EXTRACT PROVIDED:

#####

The world is facing the terror of coronavirus which has dismantled several domains. The stock market all across the Globe is going down. The COVID-19 has impacted 210 countries, infecting 7,598,803 people worldwide with death rate mounting up to 423,868. With the emergence in Wuhan, Hubei province, China COVID-19 pandemic has turned out to be the greatest challenge that human civilization has ever faced since the 2nd world war. Proliferating in a rampant way to every corner of the globe, with no approved treatment or vaccine, it poses a big threat to the entire human population.
COVID-19 and economy
Apart from the massive loss of life due to this pandemic, COVID-19 has severely dismantled the global economy with developed and developing countries facing the threat of increasing unemployment. With the implementation of lockdown, several companies fell into the state of crisis and lack of productivity. Lockdown will directly impact the GDP of countries with an estimated reduction of 2% from annual GDP.
Acc. to the World Trade Organization(WTO), coronavirus will reduce world trade by a third. If compared, the repercussions of COVID-19 are daunting and more intimidating than the Great Depression of 1930. It’s only when countries act together that, we can expect a faster recovery than if each country acted alone.

#####

REQUIREMENT A: Please return the COVID-19 passage from "Acc. to the" to "country acted alone.", copied word for word.
REQUIREMENT B: Translate this sentence from the COVID-19 passage into Spanish: "With the implementation of lockdown, several companies fell into the state of crisis and lack of productivity."

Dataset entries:
#####

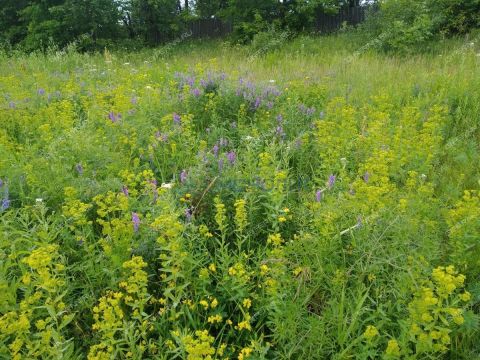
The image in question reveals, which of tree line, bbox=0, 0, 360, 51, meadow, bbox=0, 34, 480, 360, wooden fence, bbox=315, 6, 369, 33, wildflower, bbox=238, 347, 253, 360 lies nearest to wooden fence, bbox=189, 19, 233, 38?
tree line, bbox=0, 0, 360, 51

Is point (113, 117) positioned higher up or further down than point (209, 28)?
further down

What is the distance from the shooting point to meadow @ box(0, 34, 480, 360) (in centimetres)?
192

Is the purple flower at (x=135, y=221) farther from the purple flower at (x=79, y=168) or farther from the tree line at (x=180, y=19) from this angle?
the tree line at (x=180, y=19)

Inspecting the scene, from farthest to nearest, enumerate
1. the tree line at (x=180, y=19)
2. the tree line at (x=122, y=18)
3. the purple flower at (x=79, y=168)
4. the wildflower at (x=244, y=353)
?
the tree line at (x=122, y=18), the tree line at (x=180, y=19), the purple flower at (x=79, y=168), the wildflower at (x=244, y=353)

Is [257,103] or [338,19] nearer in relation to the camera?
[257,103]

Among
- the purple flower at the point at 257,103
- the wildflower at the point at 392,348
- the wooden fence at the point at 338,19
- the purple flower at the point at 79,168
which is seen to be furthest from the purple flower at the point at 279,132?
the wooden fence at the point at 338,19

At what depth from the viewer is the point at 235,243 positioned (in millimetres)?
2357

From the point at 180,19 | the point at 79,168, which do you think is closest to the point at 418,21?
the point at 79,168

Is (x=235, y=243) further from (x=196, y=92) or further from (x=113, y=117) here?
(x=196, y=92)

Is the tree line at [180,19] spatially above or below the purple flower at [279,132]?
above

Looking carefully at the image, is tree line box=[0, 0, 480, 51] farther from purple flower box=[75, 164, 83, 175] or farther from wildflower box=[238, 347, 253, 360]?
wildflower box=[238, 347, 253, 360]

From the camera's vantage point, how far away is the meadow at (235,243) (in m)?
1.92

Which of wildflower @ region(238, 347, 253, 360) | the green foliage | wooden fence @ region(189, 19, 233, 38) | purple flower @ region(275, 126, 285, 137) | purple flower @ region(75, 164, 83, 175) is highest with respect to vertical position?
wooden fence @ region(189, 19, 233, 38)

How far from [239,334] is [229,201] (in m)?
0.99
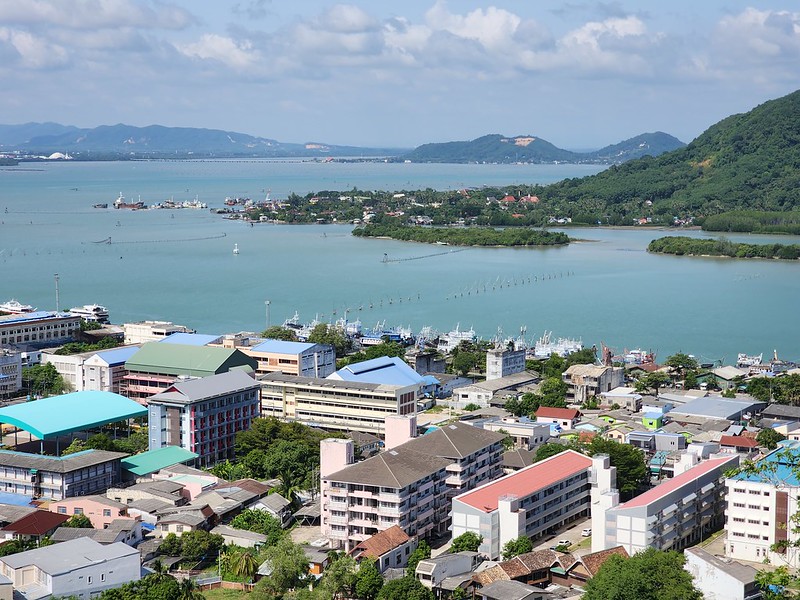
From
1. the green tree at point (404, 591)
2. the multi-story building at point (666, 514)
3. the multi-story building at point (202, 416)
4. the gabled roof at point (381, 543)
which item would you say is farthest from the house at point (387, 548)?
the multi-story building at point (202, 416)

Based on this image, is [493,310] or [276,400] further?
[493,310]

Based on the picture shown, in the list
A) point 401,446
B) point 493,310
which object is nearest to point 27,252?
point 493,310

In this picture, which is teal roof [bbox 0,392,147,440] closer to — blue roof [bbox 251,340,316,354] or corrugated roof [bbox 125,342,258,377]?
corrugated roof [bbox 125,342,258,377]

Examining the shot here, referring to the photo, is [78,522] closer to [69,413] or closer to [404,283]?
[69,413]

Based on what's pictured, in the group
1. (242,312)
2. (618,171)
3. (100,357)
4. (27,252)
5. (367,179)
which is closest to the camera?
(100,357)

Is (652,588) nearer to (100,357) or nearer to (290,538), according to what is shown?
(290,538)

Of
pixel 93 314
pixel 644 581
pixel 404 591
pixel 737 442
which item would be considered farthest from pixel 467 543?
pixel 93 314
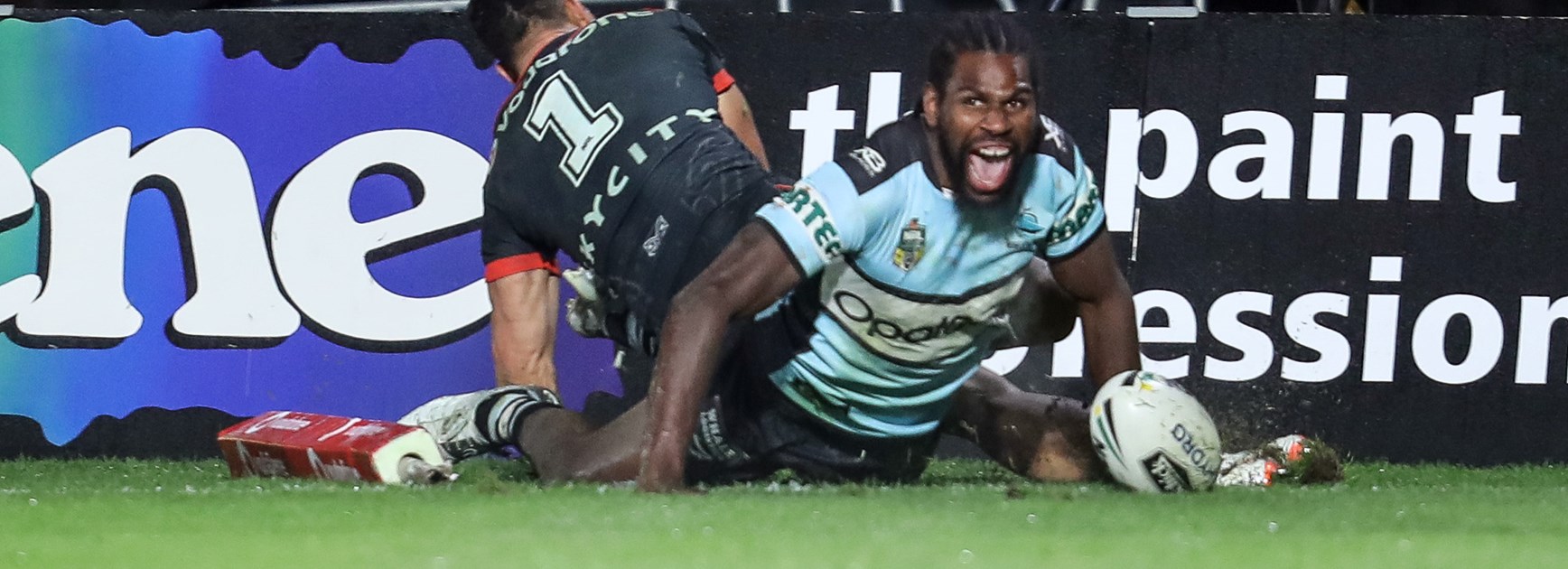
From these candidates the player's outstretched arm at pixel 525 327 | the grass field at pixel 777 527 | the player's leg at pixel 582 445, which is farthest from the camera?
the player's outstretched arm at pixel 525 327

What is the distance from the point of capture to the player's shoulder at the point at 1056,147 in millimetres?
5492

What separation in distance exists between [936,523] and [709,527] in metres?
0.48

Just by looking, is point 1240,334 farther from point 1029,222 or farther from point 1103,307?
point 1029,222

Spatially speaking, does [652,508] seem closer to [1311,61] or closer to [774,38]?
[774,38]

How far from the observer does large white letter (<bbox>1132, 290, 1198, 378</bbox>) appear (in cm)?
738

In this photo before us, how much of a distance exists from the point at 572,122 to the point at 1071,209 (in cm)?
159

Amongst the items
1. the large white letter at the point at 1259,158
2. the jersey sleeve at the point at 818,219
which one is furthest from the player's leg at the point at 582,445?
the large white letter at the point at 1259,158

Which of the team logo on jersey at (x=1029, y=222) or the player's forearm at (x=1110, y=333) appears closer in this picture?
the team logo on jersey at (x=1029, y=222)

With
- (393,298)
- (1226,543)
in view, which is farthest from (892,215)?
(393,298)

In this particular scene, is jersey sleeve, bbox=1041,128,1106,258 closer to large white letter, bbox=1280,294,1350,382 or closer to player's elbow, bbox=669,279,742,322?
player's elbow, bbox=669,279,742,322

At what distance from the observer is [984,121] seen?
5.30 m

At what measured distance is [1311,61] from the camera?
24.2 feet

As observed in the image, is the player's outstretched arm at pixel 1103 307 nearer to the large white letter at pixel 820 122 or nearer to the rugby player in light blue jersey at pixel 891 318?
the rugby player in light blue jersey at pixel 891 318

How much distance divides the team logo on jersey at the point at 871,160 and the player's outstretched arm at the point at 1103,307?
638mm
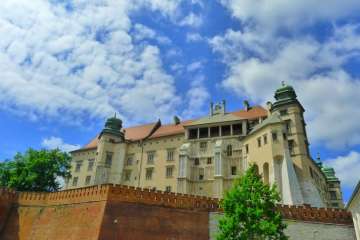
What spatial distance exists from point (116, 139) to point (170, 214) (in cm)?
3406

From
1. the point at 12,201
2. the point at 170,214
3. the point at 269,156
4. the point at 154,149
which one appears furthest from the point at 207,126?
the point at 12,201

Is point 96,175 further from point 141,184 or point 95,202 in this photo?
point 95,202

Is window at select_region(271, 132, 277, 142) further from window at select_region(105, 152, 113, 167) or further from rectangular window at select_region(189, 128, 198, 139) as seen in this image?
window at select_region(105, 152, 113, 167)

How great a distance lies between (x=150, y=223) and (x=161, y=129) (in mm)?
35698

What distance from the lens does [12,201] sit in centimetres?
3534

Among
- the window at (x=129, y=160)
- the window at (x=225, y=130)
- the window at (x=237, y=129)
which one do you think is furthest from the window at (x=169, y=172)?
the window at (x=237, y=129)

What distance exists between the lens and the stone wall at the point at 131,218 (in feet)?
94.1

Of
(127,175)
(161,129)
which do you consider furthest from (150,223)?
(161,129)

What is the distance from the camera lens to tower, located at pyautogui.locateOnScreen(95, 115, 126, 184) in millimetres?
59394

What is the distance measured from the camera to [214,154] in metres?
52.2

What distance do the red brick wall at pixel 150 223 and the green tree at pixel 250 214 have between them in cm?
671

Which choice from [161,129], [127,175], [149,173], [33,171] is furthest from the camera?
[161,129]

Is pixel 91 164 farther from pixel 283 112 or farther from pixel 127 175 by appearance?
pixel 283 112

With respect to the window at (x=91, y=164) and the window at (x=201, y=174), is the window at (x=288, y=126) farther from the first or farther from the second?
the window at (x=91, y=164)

#####

ANSWER BOX A:
Acc. to the World Trade Organization(WTO), coronavirus will reduce world trade by a third. If compared, the repercussions of COVID-19 are daunting and more intimidating than the Great Depression of 1930. It’s only when countries act together that, we can expect a faster recovery than if each country acted alone.

ANSWER BOX B: Con la implementación del confinamiento, varias empresas cayeron en un estado de crisis y falta de productividad.